● Source passage:
= = = =

CHATUKUTA J: The following facts are common cause. The plaintiff is the owner of business
premises situated at defendant No 18
Shepperton Road, Graniteside, Harare.
On 16 December, 2002, the company entered into a lease agreement with
the defendant whereby the defendant leased from the plaintiff a portion of the
business premises. The lease agreement
was renewable annually. In 2005, the
parties agreed to renew the agreement every four months and would agree on the
monthly rental for the four months. In
December 2005 the rental was $40 million.
It was a term of the agreement that rent was payable on or before the
first day of each month.
Sometime in December, before the
expiry of the lease, the plaintiff prepared a draft lease agreement which was
given to the defendant. The plaintiff
was proposing that the monthly rental be increased to $120 million. The defendant was of the view that the rental
was to high. This was communicated to
the plaintiff on 15 January 2006. The
defendant offered to pay $60 million.
This was not acceptable to the plaintiff. On 24 January 2006 the plaintiff, through its
lawyers, demanded from the defendant payment of the January rental of $120
million. The defendant was given seven
days within which to remedy its alleged breach failing which the contract would
be cancelled "forthwith". On 1 February
2006, the defendant, through its lawyers, tendered a payment of $80
million being rent in the sum of $60
million and good tenancy fee in sum of $20 million. On 6 February 2006, the defendant tendered
payment of the $60 million as rent for February 2006. On 9 February 2006, the plaintiff, through
its lawyers, wrote to the defendant purportedly cancelling the lease agreement which
the defendant did not sign. It cited the
defendant's failure to pay rent timeously as the basis for the cancellation for
breach of agreement. On 6 March 2006,
the plaintiff instituted the present proceedings claiming:
(a)

= = = =

● Provided records:
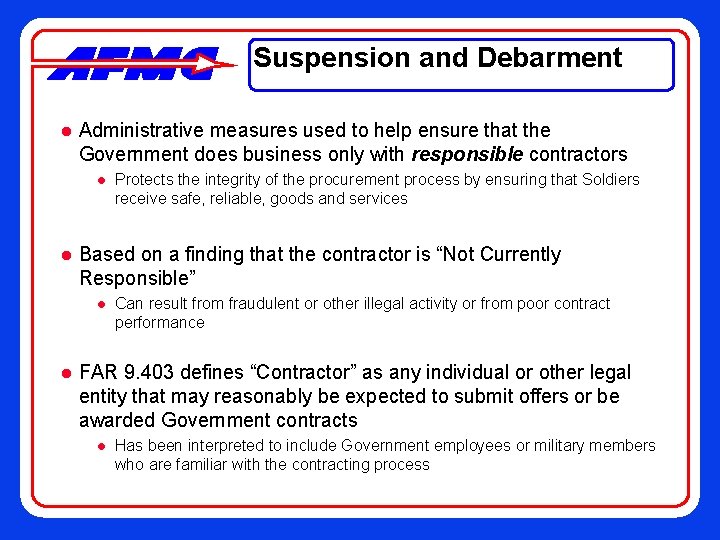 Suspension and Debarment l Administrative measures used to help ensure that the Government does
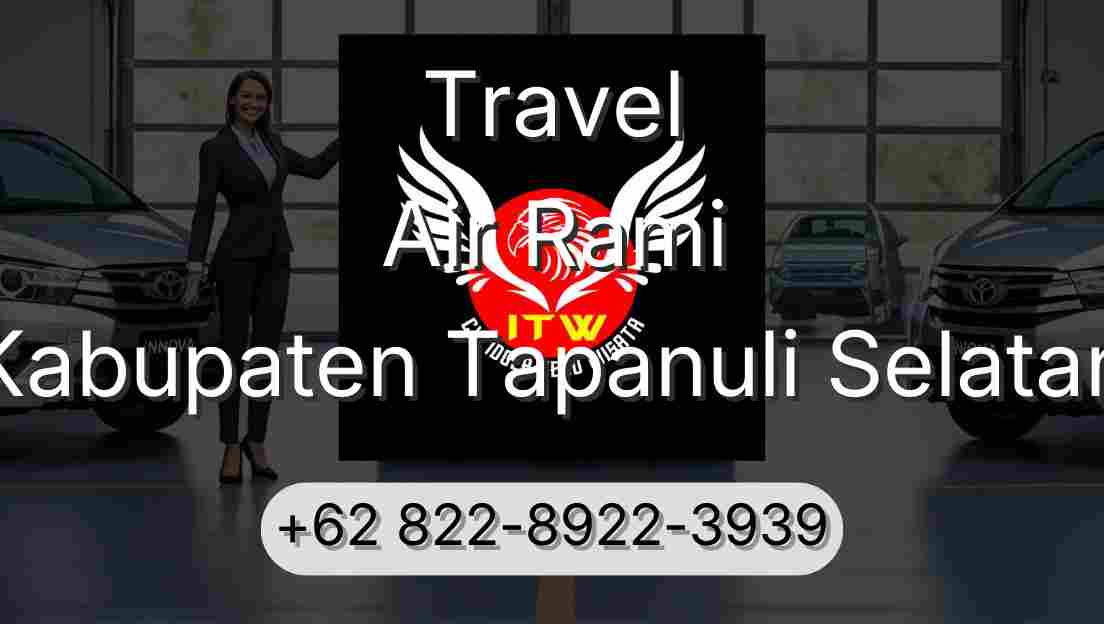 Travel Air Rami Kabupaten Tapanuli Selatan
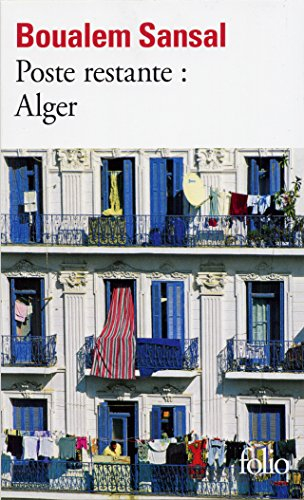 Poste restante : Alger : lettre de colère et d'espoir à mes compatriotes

= = = =

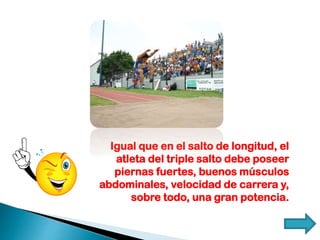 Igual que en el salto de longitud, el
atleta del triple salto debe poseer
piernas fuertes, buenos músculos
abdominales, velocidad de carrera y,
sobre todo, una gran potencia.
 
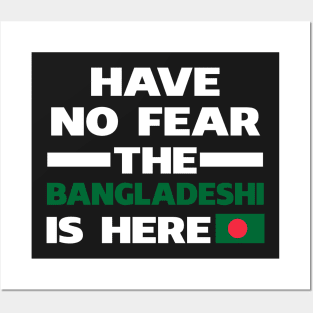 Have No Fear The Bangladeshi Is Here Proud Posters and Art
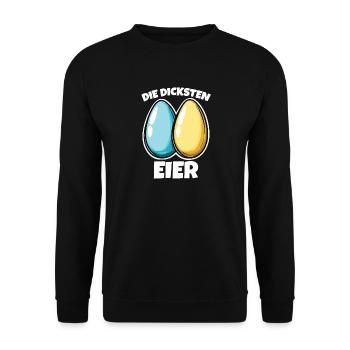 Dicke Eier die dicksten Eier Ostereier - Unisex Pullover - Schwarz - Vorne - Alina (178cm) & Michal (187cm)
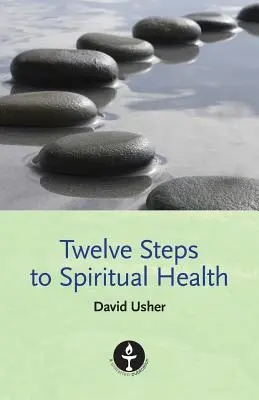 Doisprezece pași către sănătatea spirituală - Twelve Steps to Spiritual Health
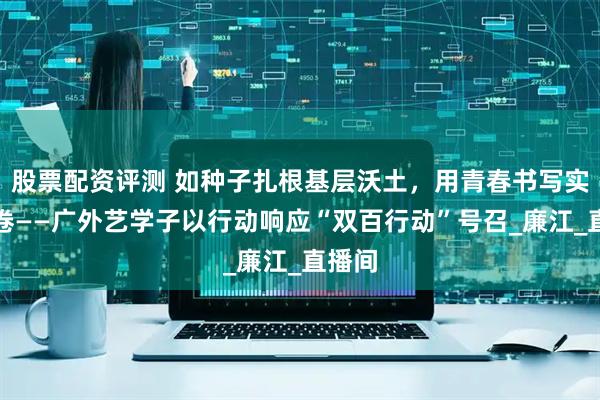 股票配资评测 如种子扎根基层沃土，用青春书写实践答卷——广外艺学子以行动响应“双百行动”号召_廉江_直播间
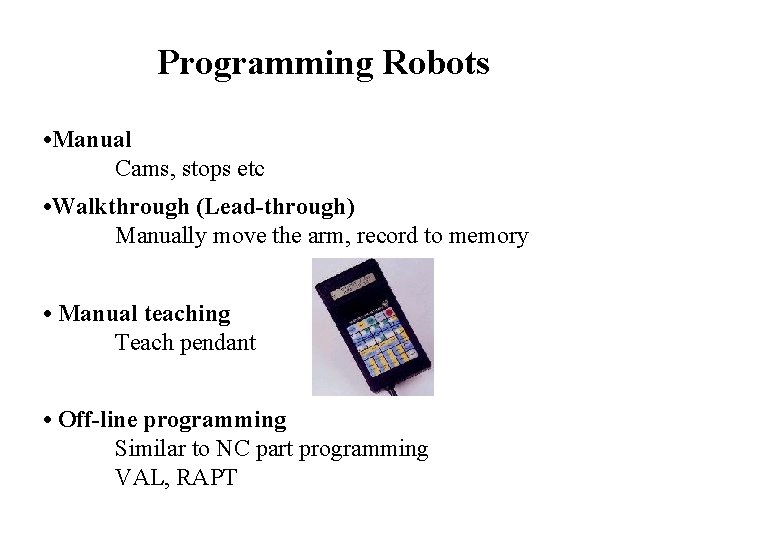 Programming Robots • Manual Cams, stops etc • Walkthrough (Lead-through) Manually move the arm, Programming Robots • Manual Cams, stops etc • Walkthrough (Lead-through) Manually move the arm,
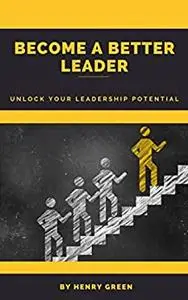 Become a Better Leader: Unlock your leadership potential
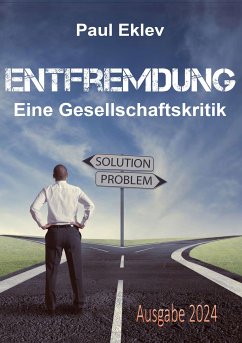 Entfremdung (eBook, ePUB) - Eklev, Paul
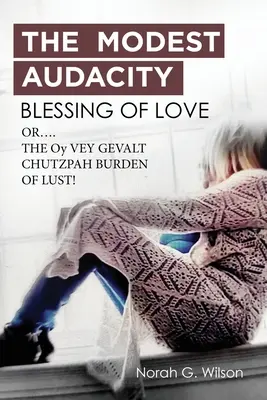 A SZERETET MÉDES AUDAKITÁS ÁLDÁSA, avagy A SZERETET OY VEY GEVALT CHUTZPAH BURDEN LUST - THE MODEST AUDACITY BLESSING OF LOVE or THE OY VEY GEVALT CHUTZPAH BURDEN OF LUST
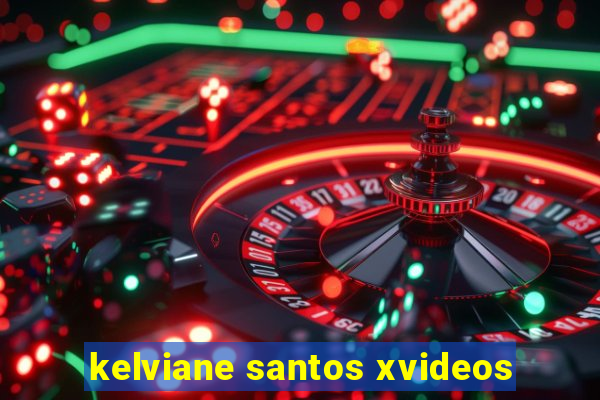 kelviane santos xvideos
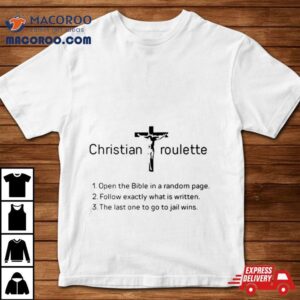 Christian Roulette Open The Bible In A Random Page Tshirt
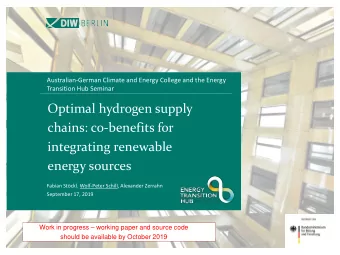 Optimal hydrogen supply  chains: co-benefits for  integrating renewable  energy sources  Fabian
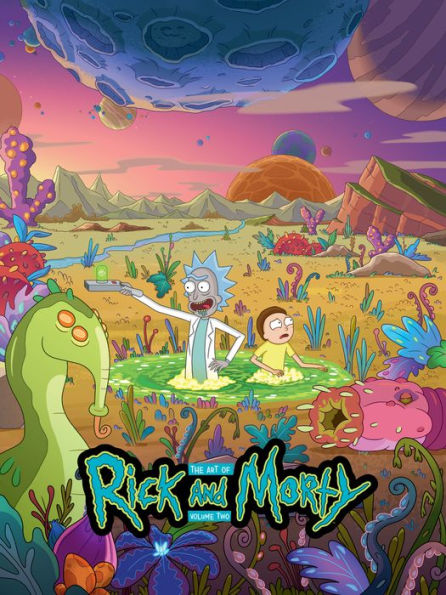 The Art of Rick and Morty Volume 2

= = = =

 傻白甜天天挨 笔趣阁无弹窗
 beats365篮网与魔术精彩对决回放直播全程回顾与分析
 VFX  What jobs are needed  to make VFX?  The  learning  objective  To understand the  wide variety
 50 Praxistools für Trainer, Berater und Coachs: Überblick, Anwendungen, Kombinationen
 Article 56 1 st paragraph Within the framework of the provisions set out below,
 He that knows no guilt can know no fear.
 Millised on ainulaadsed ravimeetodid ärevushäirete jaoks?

= = = =

● Task to complete: Write the next part of the court judgment on the lease dispute over business premises in Graniteside, Harare, picking up right after its final line.

● Result of the exercise:
the
ejectment of the defendant from the premises;
(b)
cancellation
of the lease agreement entered into by the parties between 16 December 2002 and
periodically renewed up to 31 December 2005;
(c)
payment
of rentals due for January to February 2006 in the sum of $240 million;
(d)
holding
over damages in the sum of $4 million per day for the period 1 March 2006 to
date of ejectment;
(e)
interest
at the prescribed rate from the date of issue of summons to date of payment;
(f)
collection
commission calculated in accordance with By-Law 70 of the Law society of
Zimbabwe By-Laws, 1982; and
(g)
costs
on the legal practitioner scale.
The plaintiff abandoned the claim
for rentals for the months of January to February 2006.
The plaintiff submitted that the
contract prepared in December 2005, which was refused by the defendant is the
basis of the claim against defendant. It
is its contention therefore that the defendant was not a statutory tenant
because there was an agreement between the parties. I failed to see the logic of these
submissions. It is not disputed that the
last lease agreement agreed upon by the parties ended on 31 December 2006. The agreement purportedly cancelled was a
mere draft agreement. The parties did
not agree to the terms of that agreement.
A statutory tenancy of
commercial premises is one which comes into being upon expiration of the lease
either by effluxion of time or in consequence of notice duly given by the
lessor and the lessee remains in personal occupation by virtue of the
provisions of section 22(2) of Commercial
Premises (Rent) Regulations, 1983, SI676 of 1983 (the Regulations). It is therefore my view that the defendant was
as statutory tenant. This meant that by
operation of law, the original agreement together with all its terms and
conditions continued in force after 31 December 2005.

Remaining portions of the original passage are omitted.